Много ночей ведется эта «непринужденная беседа». То с глазу на глаз, то их двое или даже трое. Кто-то входит, прислушивается к моим словам или задает ряд вопросов. Соколов нажимает то одну, то другую кнопку — на столе или внизу, под ним. А я безоговорочно выкладываю все, что у меня на душе: факты, наблюдения, рассуждения и выводы.

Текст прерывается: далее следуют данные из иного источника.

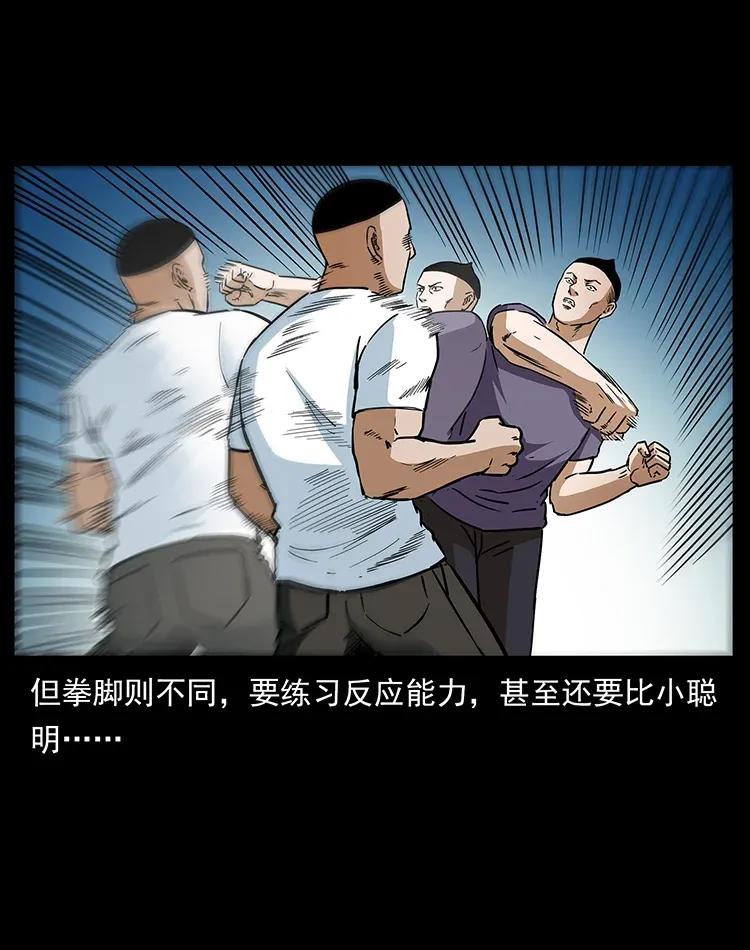 310 黑狐的神仙日子30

Иногда я удивляюсь, как это «случайно вошедший», оказывается, так хорошо знает те места, по которым я прошла, весь мой маршрут, шаг за шагом. Другой бойко говорит со мной об Одессе. Я и не скрываю, что Одессу знаю хорошо, но ту, какой она была до революции. Больше всего удивил меня один из этих «случайно зашедших», обнаружив неплохие знания о наиболее видных жителях города Сорок, назвав друзей моего отца Драганчей и Штефанелли, с которыми мы с папой так часто ездили на охоту.
После того как я с максимальной откровенностью ответила на все задаваемые вопросы, мне предложили подписать какую-то галиматью, что я заброшенный врагами диверсант!
На хвосте мочало — начинай сначала!
Я негодую, и мне невдомек, что это очень нужно всем этим «юристам», тратящим так много времени на то, чтобы доказать абсолютно недоказуемое и абсурдное!
Теперь меня водят на допрос не туда, в шикарные кабинеты, где окна без решеток и мягкая мебель. Теперь кабинеты совсем иные: они во внутренних зданиях. Окошки в них маленькие, зарешеченные, панели покрашены черной масляной краской и забрызганы подозрительными бурыми пятнами. Здесь сам воздух, тусклый свет — все пропитано горем и насыщено отчаянием.
Возле двери стул, но садиться на него мне не разрешается. Стой навытяжку. Стой от отбоя до подъема. А затем весь день — ожидание ночи, ожидание допроса, этой пытки усталостью, и все нарастающее чувство безнадежности.
Отчего для допросов выбирают преимущественно ночь? Чтобы «пациент» круглые сутки без отдыха был в состоянии перенапряжения? Оттого, что ночью человек слабее, ранимей? Что ночью все настораживает, пугает? Что ночью все страшней? Или просто сами следователи — неврастеники, а неврастеникам ночью легче быть палачами?